Task instructions:
Nothing but the lines from the one with "EECS494.com Logo" through the end of the records may appear in the answer, each reproduced exactly, pictures omitted.

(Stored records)
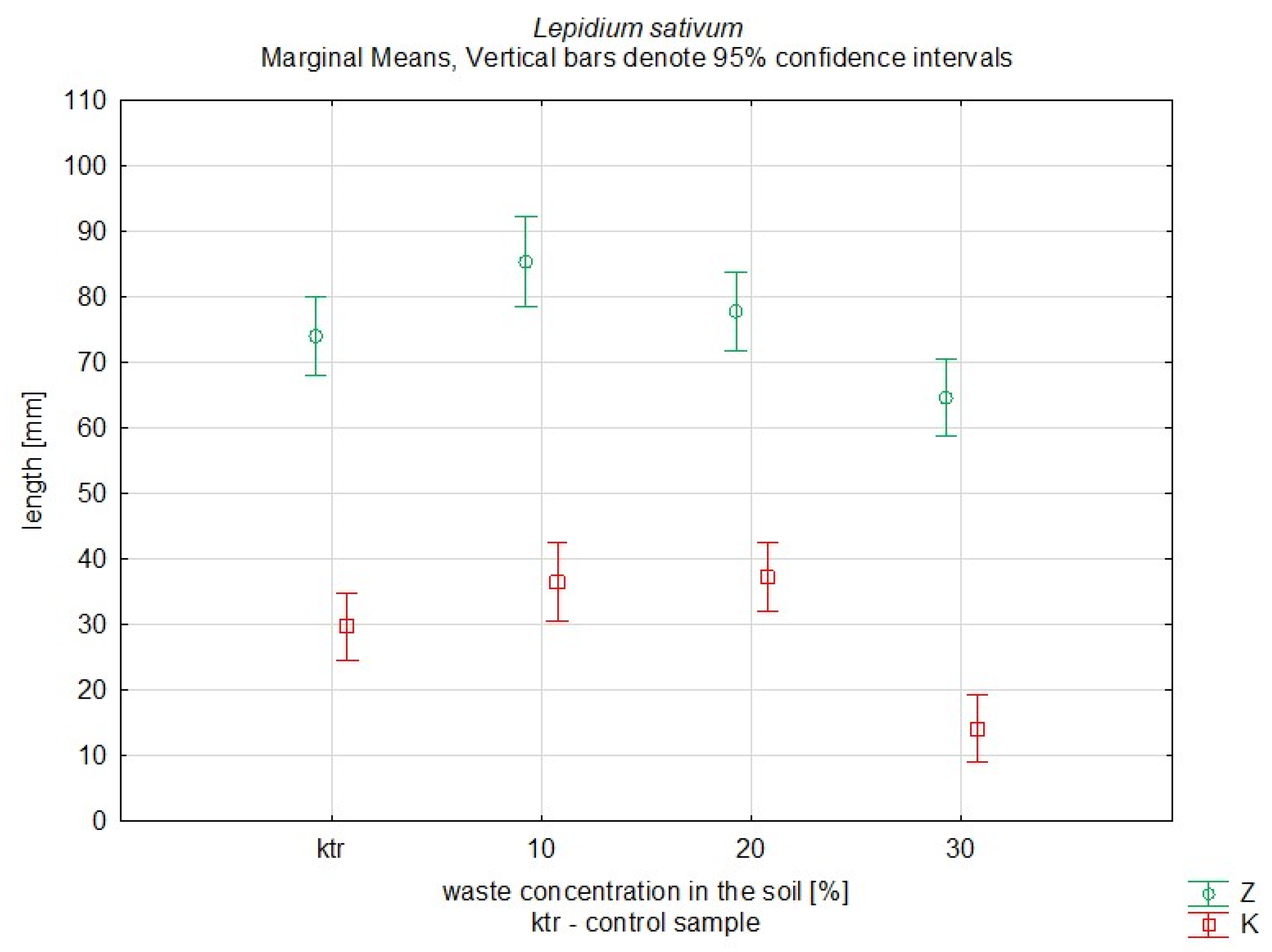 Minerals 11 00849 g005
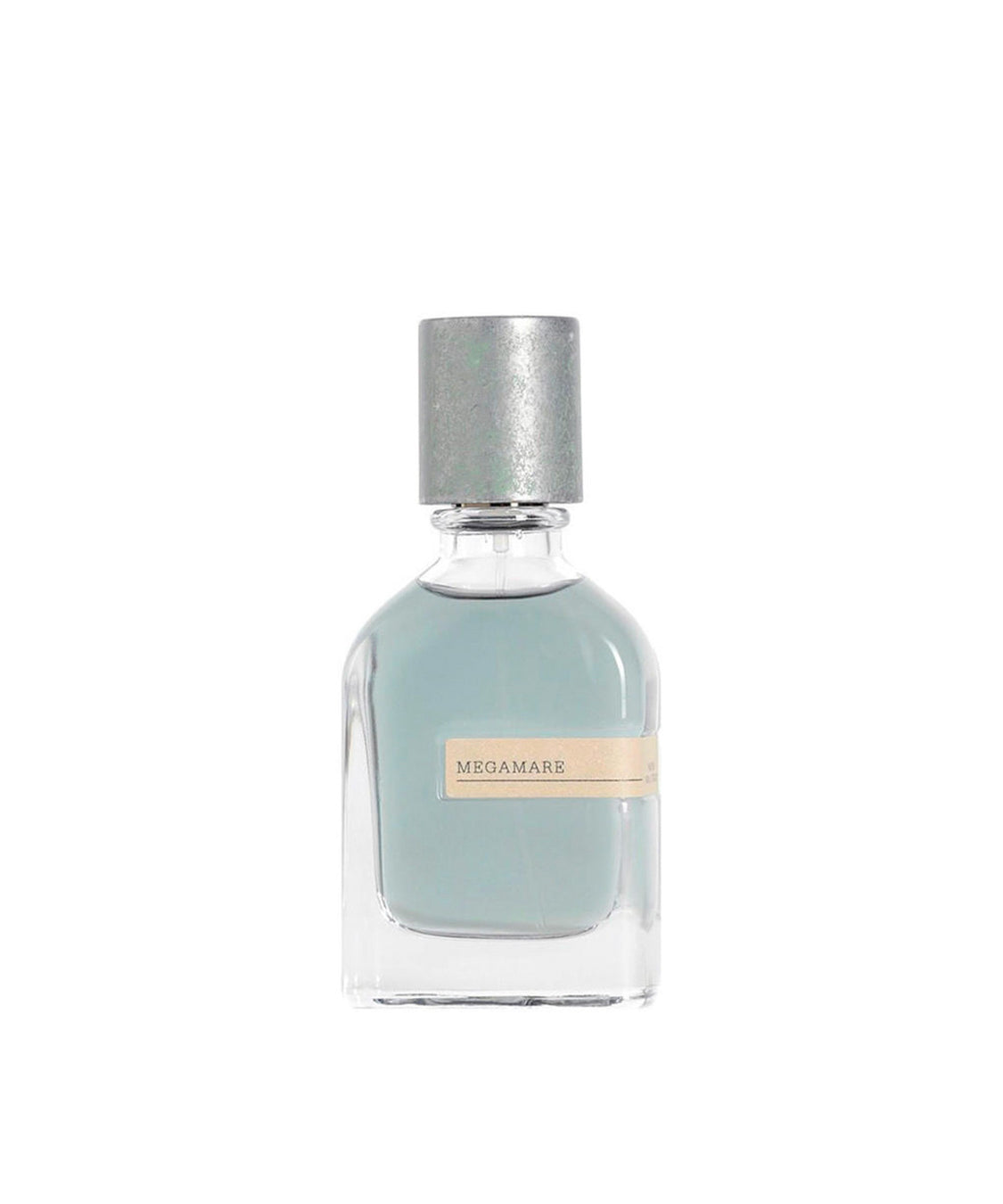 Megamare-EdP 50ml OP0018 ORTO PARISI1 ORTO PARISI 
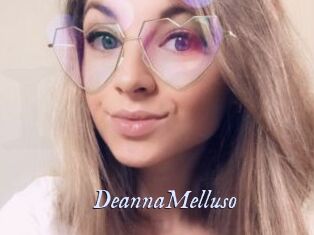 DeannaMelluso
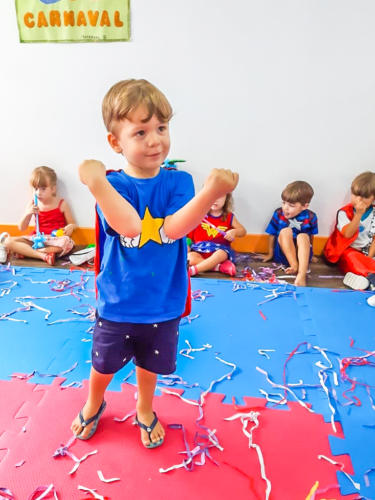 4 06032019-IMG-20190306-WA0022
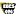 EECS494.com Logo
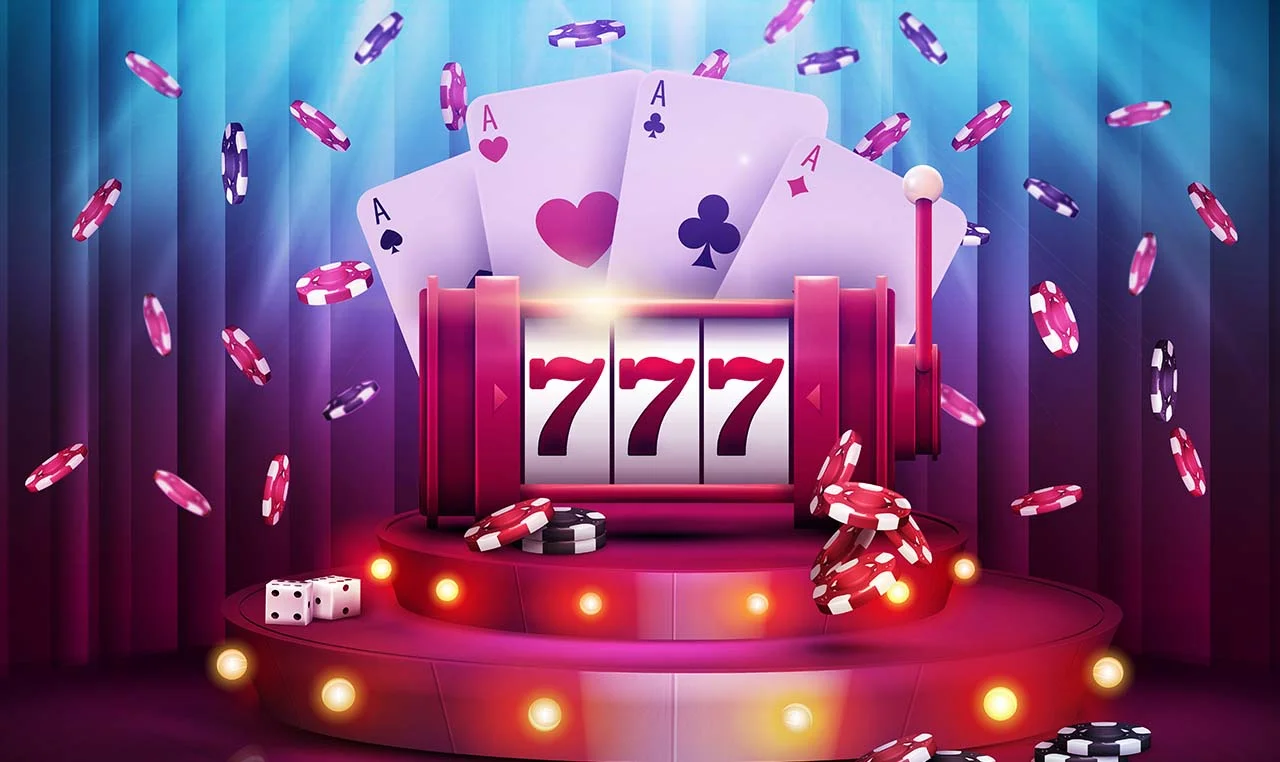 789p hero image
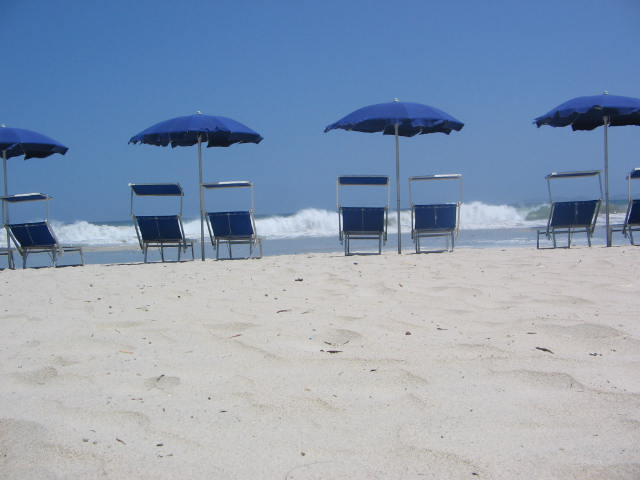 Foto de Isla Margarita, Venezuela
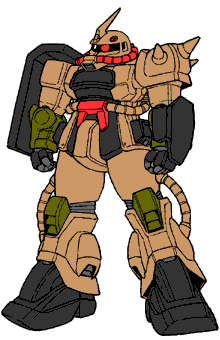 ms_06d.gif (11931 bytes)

Task solution:
 EECS494.com Logo
 789p hero image
 Foto de Isla Margarita, Venezuela
 ms_06d.gif (11931 bytes)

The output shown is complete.